» **Data entries**:
## begin
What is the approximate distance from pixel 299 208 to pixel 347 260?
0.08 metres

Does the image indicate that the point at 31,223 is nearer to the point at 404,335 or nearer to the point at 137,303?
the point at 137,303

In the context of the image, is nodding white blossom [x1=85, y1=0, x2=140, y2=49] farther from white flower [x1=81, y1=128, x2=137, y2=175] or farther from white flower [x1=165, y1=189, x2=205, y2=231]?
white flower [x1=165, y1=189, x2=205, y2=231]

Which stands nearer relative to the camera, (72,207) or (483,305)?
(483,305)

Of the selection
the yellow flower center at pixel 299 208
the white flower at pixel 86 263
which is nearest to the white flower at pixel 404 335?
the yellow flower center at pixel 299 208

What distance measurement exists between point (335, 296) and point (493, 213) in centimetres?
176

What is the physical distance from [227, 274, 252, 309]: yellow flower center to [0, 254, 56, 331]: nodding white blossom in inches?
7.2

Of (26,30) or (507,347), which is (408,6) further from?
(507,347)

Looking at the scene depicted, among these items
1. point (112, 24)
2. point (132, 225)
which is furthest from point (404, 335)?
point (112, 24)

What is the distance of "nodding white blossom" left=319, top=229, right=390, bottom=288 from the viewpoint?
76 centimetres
## end
Repeat all of the lines above exactly, from first to last.

» **Completed exercise**:
What is the approximate distance from pixel 299 208 to pixel 347 260?
0.08 metres

Does the image indicate that the point at 31,223 is nearer to the point at 404,335 or nearer to the point at 137,303?
the point at 137,303

In the context of the image, is nodding white blossom [x1=85, y1=0, x2=140, y2=49] farther from white flower [x1=81, y1=128, x2=137, y2=175] or farther from white flower [x1=165, y1=189, x2=205, y2=231]?
white flower [x1=165, y1=189, x2=205, y2=231]

Which stands nearer relative to the camera, (72,207) or (483,305)?
(483,305)

Of the selection
the yellow flower center at pixel 299 208
the white flower at pixel 86 263
which is nearest to the white flower at pixel 404 335?
the yellow flower center at pixel 299 208

What distance measurement exists between point (335, 296) and point (493, 213) in centimetres?
176

What is the physical distance from [227, 274, 252, 309]: yellow flower center to [0, 254, 56, 331]: nodding white blossom in inches?
7.2

Of (26,30) or (507,347), which is (408,6) further from?
(507,347)

Looking at the scene depicted, among these items
1. point (112, 24)
2. point (132, 225)
which is furthest from point (404, 335)?
point (112, 24)

What is the distance of "nodding white blossom" left=319, top=229, right=390, bottom=288 from the viewpoint?
76 centimetres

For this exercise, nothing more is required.